Extrait de page
Au-delà des mots, il conviendra désormais de juger aux actes. Et en premier lieu en ce qui concerne les visas pour lesquels François Hollande s’est engagé à ce que les Consulats français soient moins tatillons et plus ouverts.
Dans les domaines culturel, économique, administratif et de la défense, plusieurs contrats ont été signés, dont on ne connaît pour l’instant que les grandes lignes.

Matériel extrait

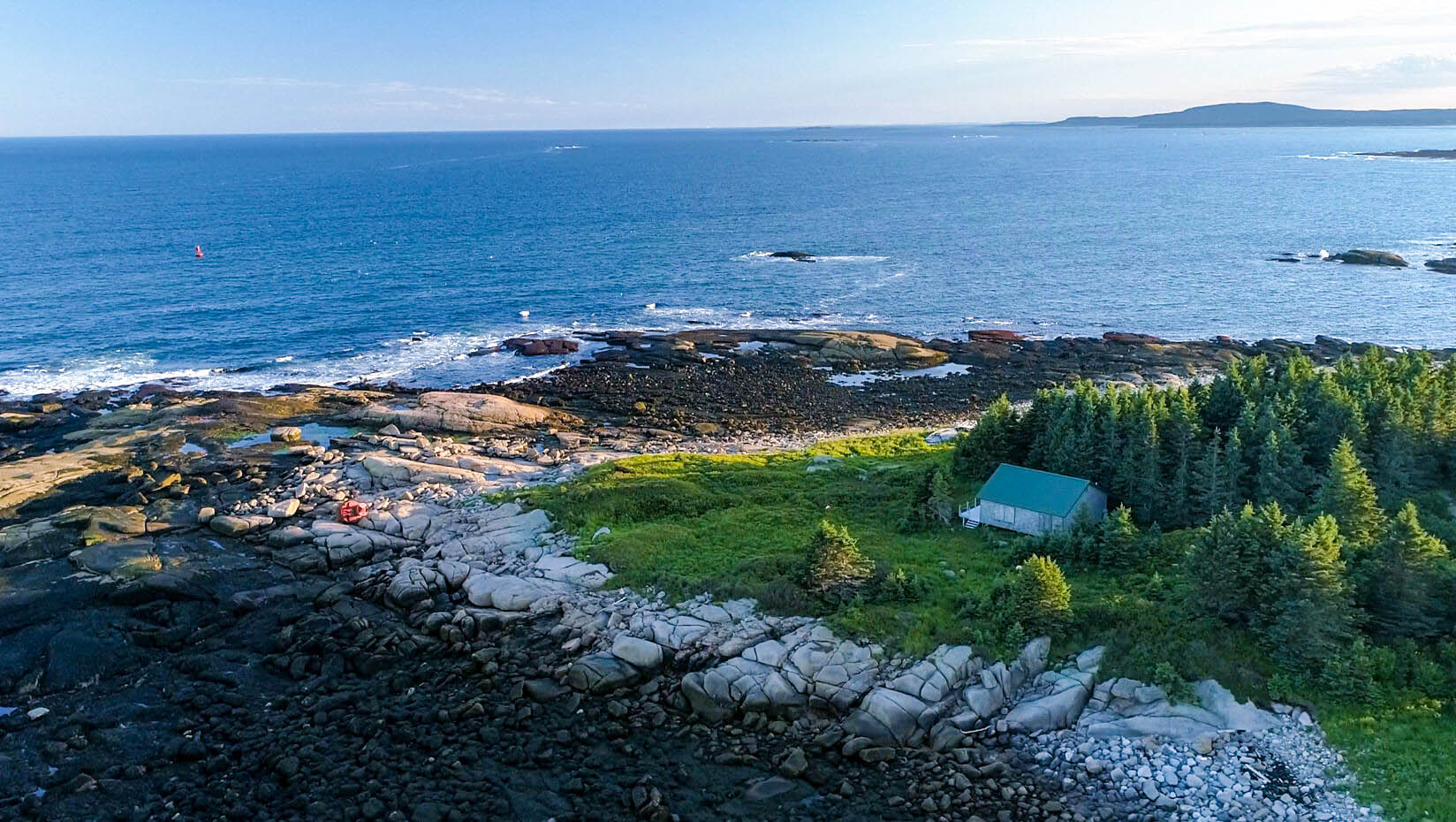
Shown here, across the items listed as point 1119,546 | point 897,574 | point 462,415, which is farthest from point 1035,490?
point 462,415

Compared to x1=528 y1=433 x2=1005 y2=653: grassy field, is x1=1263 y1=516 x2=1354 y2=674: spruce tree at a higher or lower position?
higher

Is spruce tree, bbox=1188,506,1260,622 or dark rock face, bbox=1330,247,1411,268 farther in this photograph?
dark rock face, bbox=1330,247,1411,268

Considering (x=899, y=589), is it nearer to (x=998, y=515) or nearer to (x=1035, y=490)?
(x=998, y=515)

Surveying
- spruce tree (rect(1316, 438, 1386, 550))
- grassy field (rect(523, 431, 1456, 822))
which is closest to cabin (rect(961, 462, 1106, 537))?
grassy field (rect(523, 431, 1456, 822))

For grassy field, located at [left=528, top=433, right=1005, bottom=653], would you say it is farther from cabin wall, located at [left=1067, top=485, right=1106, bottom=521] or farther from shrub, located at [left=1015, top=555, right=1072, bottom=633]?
cabin wall, located at [left=1067, top=485, right=1106, bottom=521]

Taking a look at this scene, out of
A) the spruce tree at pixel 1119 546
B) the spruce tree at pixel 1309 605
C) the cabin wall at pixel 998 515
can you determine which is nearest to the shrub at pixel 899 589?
the spruce tree at pixel 1119 546

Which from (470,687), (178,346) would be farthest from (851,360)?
(178,346)

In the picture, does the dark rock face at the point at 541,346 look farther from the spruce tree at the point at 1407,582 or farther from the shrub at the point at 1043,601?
the spruce tree at the point at 1407,582

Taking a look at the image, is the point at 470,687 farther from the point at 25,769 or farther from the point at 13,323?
the point at 13,323
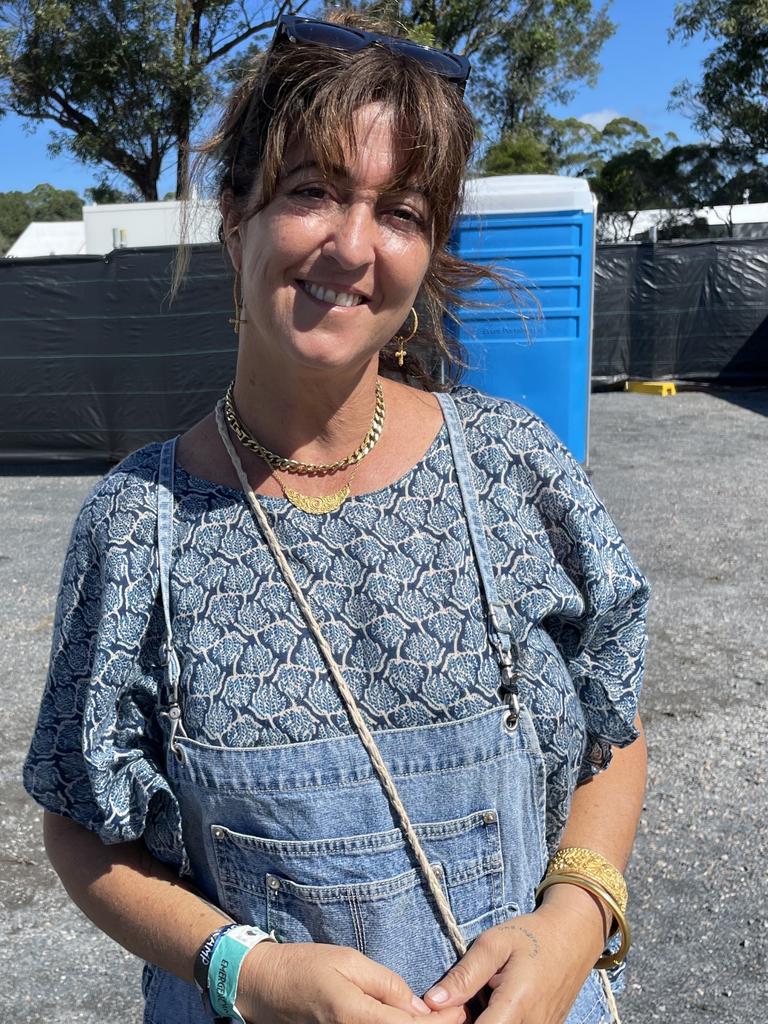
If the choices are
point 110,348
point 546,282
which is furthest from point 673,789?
point 110,348

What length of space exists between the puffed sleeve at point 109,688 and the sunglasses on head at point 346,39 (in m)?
0.58

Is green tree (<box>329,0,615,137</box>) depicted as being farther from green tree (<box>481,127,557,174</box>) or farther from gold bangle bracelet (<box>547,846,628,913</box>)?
gold bangle bracelet (<box>547,846,628,913</box>)

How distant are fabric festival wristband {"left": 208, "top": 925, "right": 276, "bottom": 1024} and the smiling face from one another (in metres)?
0.68

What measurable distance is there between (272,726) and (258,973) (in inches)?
10.7

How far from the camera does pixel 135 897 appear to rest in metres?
1.25

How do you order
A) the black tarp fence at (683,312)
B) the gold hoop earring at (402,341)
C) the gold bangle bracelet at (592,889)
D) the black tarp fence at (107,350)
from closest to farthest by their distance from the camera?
the gold bangle bracelet at (592,889) → the gold hoop earring at (402,341) → the black tarp fence at (107,350) → the black tarp fence at (683,312)

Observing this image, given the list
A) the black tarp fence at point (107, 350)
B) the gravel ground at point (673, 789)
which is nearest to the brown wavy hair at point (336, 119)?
the gravel ground at point (673, 789)

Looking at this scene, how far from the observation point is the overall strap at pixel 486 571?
124 cm

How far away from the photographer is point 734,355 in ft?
48.1

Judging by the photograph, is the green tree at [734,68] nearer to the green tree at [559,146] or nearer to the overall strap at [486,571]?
the green tree at [559,146]

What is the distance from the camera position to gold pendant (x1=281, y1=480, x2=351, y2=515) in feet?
4.27

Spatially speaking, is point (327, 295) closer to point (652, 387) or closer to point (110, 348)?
point (110, 348)

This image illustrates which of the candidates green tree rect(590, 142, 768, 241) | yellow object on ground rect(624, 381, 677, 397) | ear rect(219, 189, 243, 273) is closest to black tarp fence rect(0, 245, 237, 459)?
yellow object on ground rect(624, 381, 677, 397)

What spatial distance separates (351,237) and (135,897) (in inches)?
33.4
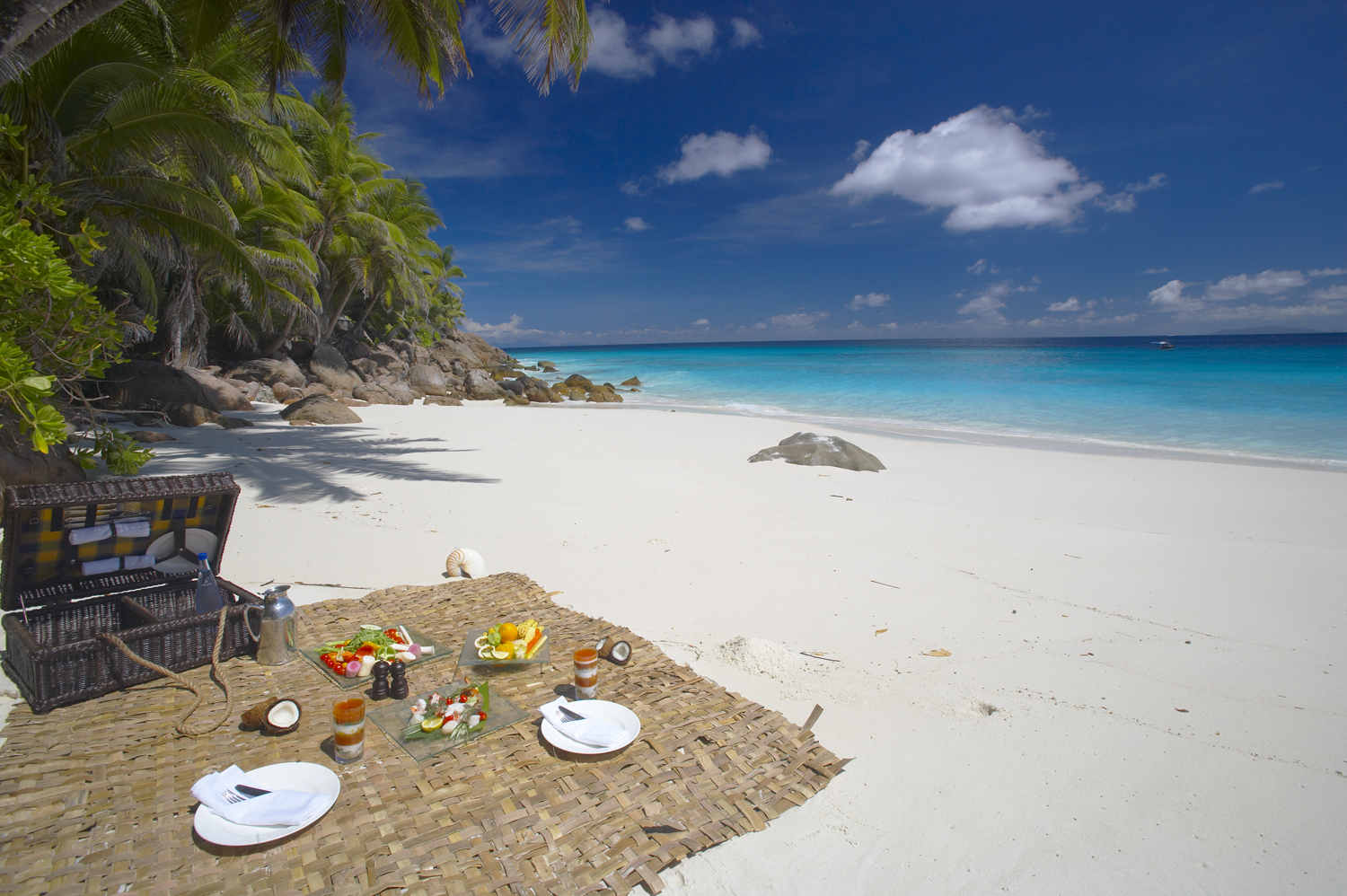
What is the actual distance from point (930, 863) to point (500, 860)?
1578mm

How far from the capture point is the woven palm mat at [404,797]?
190 cm

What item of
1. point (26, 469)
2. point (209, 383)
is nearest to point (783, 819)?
point (26, 469)

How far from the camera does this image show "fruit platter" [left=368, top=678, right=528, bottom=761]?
254 cm

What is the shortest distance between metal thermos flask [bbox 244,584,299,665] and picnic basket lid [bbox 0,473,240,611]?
2.29 feet

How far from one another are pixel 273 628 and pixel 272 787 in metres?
1.18

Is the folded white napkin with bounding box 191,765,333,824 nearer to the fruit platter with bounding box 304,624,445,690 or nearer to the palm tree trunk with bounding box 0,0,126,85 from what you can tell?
the fruit platter with bounding box 304,624,445,690

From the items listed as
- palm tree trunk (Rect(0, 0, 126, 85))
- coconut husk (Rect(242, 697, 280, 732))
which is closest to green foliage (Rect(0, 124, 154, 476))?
palm tree trunk (Rect(0, 0, 126, 85))

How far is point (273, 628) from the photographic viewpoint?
10.3ft

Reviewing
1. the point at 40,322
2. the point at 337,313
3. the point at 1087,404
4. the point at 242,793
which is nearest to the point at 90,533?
the point at 40,322

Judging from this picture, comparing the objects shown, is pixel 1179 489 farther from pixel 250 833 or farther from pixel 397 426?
pixel 397 426

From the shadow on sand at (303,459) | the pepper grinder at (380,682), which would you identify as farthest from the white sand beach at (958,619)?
the pepper grinder at (380,682)

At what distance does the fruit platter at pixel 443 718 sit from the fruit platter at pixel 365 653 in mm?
358

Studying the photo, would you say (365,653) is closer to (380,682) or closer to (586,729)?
(380,682)

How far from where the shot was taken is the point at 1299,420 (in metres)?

Consigne
Extrayez de l'extrait de page, sans aucune modification, tout le passage depuis « Au-delà des mots, il » jusqu'à « les grandes lignes. ».

Solution proposée
Au-delà des mots, il conviendra désormais de juger aux actes. Et en premier lieu en ce qui concerne les visas pour lesquels François Hollande s’est engagé à ce que les Consulats français soient moins tatillons et plus ouverts.
Dans les domaines culturel, économique, administratif et de la défense, plusieurs contrats ont été signés, dont on ne connaît pour l’instant que les grandes lignes.